- _COMPITI ED ESERCIZI_:
[1] Elenca tutte le richieste istruttorie che, nel testo sui ritardi della giustizia, il giudice ha respinto.
[2] Prosegui il testo sui ritardi della giustizia partendo dal punto in cui si interrompe.
____ TESTO FORNITO
Un servizio di sanità pubblica che ti fa attendere anche più di un anno per una visita specialistica o un accertamento diagnostico NON è un servizio pubblico affidabile. È anzi vergognosamente discriminatorio tra chi può e chi non può pagare.
In termini analoghi, e forse con maggiore arbitrio, accade con la Giustizia, dove – pur in presenza di difficoltà obiettive – interviene il potere discrezionale dei magistrati.
Ho pubblicato su I Nuovi Calabresi l’esposto presentato al CSM nei riguardi del giudice cui è affidato il processo da me promosso contro gli occupanti della Fondazione.
C’erano tutte le condizioni per chiedere un provvedimento cautelativo che mettesse in stand by i nuovi padroni. C’erano tutte le prove di “un rischio immanente”. Come è andata a finire?
Che il giudice contro ogni logica non solo non ha ammesso la sospensiva (che in concreto vuole dire impedire il possibile svuotamento di beni materiali e immateriali di Villa Rendano, un patrimonio di € 13milioni) ma ha respinto tutte le richieste istruttorie (testimoni, documenti non messi a disposizione dagli occupanti al sottoscritto, documenti acquisiti solo dopo la prima udienza) e con evidente perfidia ha fissato l’udienza per le conclusioni a fine 2025, con sentenza il 2026. Cioè quattro anni dopo il colpo di mano di quattro giuda in sedicesimo e con il sottoscritto, se vivo, ultraottantenne!
Questo esempio, non il solo e non il più scandaloso, dimostra che l’uomo/la donna con toga fa pesare eccome la sua autorità senza limiti.
Ogni giorno questo accade in decine di tribunali, se si tratta di giudicare un pezzo da 90 senza arrivare alla corruzione aumenta l’attenzione e la diligenza del magistrato.
Il tribunale di Cosenza – non so con quale fondamento – non gode di buona fama. L’ho frequentato poco e ho incontrato giudici corretti e un giudice ai limiti della burletta. Cosa è accaduto al primo e al secondo? Niente, né un riconoscimento a quello corretto, né a quello da burletta.
Un esempio in positivo: Tribunale di Torino, ho una causa minore contro la Fiat. Il giorno dell’udienza, con lo sciopero dei mezzi di trasporto, arrivo in aula con un quarto d’ora di ritardo. Il giudice, non togato, e l’avvocato Fiat hanno fatto tutto senza attendere come prassi per 15 minuti il legale della parte “avversa”.
________
____ I DATI
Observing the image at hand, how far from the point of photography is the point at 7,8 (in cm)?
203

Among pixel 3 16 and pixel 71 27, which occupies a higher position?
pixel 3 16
________
- _LE TUE RISPOSTE_:
[1]
- testimoni
- documenti non messi a disposizione dagli occupanti al sottoscritto
- documenti acquisiti solo dopo la prima udienza

[2]
Non ho con me un blocco di carta, mi faccio dare un foglio da un collega e scrivo a penna e con stile approssimativo una segnalazione al Presidente del Tribunale. In tarda mattinata mi viene confermato che il giudice frettoloso (e ossequiente con la Fiat) è stato sostituito seduta stante con un esperto giudice togato.
Ma che giustizia è se non sei nato a Bussoleno e rischi di non vedere una sentenza giusta neppure se ti fai frate trappista?
La Calabria avrebbe una presenza di magistrati massoni, non è un una colpa, ma a patto che il giudizio sia immune dal colore dei grembiulini. Lo stesso accade con gli avvocati, sempre a detta del popolo.
La crisi e la scarsa affidabilità della Giustizia calabrese, che i giudizi dei lettori denunciano quasi all’unanimità, è stata “coperta” dal prestigio e dall’impegno lodevole di Gratteri. Ci sono stati e ci sono Procuratori di analogo valore, ma non bastano a ridare fiducia ai cittadini.
Si parla molto di giustizia, di riforme alcune discutibili come quella dell’ex Ministro Cartabia, ma quel che appare è una lotta tra due poteri, quello della politica e quello non minore della magistratura. L’esito sarà un compromesso a vantaggio di entrambi i concorrenti.
E i cittadini che non hanno altra tutela se non una giustizia giusta? Che si fottano.